PASSAGE TO READ below:

It is not sufficient that the assembled people should have once fixed the constitution of the State by giving their sanction to a body of laws; it is not sufficient that they should have established a perpetual government, or that they should have once for all provided for the election of magistrates. Besides the extraordinary assemblies which unforeseen events may require, it is necessary that there should be fixed and periodical ones which nothing can abolish or prorogue; so that, on the appointed day, the people are rightfully convoked by the law, without needing for that purpose any formal summons.
But, excepting these assemblies which are lawful by their date alone, every assembly of the people that has not been convoked by the magistrates appointed for that duty and according to the prescribed forms, ought to be regarded as unlawful and all that is done in it as invalid, because even the order to assemble ought to emanate from the law.
As for the more or less frequent meetings of the lawful assemblies, they depend on so many considerations that no precise rules can be given about them. Only it may be said generally that the more force a government has the more frequently should the sovereign display itself.
This, I shall be told, may be good for a single city; but what is to be done when the State comprises many cities? Will the sovereign authority be divided? Or must it be concentrated in a single city and render subject all the rest.
I answer that neither alternative is necessary. In the first place, the sovereign authority is simple and undivided, and we cannot divide it without destroying it. In the second place, a city, no more than a nation, can be lawfully subject to another, because the essence of the body politic consists in the union of obedience and liberty, and these words, subject and sovereign, are correlatives, the notion underlying them being expressed in the one word citizen.
I answer, further, that it is always an evil to combine several towns into a single State, and, in desiring to effect such a union, we must not flatter ourselves that we shall avoid the natural inconveniences of it. The abuses of great States cannot be brought as an objection against a man who only desires small ones. But how can small States be endowed with sufficient force to resist great ones? Just in the same way as when the Greek towns of old resisted the Great King, and as more recently Holland and Switzerland have resisted the House of Austria.
If, however, the State cannot be reduced to proper limits, one resource still remains; it is not to allow any capital, but to make the government sit alternately in each town, and also to assemble in them by turns the estates of the country.
People the territory uniformly, extend the same rights everywhere, spread everywhere abundance and life; in this way the State will become at once the strongest and the best governed that may be possible. Remember that the walls of the towns are formed solely of the remains of houses in the country. For every palace that I see rising in the capital, I seem to see a whole rural district laid in ruins.

End of PASSAGE TO READ.

— ASSIGNMENT 1 —
Rewrite the passage on popular assemblies from the words "But, excepting these" through "sovereign display itself.", swapping "assemblies" for "gatherings".
— ASSIGNMENT 2 —
In the passage on popular assemblies, what does the essence of the body politic consist in?

MATERIAL SUPPLIED below:

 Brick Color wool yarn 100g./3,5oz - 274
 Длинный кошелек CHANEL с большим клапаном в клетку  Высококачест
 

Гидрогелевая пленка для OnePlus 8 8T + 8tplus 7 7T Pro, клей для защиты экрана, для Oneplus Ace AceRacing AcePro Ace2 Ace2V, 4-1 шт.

End of MATERIAL SUPPLIED.
MATERIAL SUPPLIED below:

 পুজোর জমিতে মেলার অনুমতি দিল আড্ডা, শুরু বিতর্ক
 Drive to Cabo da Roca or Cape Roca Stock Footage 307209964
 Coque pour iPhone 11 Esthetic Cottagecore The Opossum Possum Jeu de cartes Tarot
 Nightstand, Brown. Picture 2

End of MATERIAL SUPPLIED.

— RESPONSE 1 —
But, excepting these gatherings which are lawful by their date alone, every assembly of the people that has not been convoked by the magistrates appointed for that duty and according to the prescribed forms, ought to be regarded as unlawful and all that is done in it as invalid, because even the order to assemble ought to emanate from the law.
As for the more or less frequent meetings of the lawful gatherings, they depend on so many considerations that no precise rules can be given about them. Only it may be said generally that the more force a government has the more frequently should the sovereign display itself.

— RESPONSE 2 —
The union of obedience and liberty.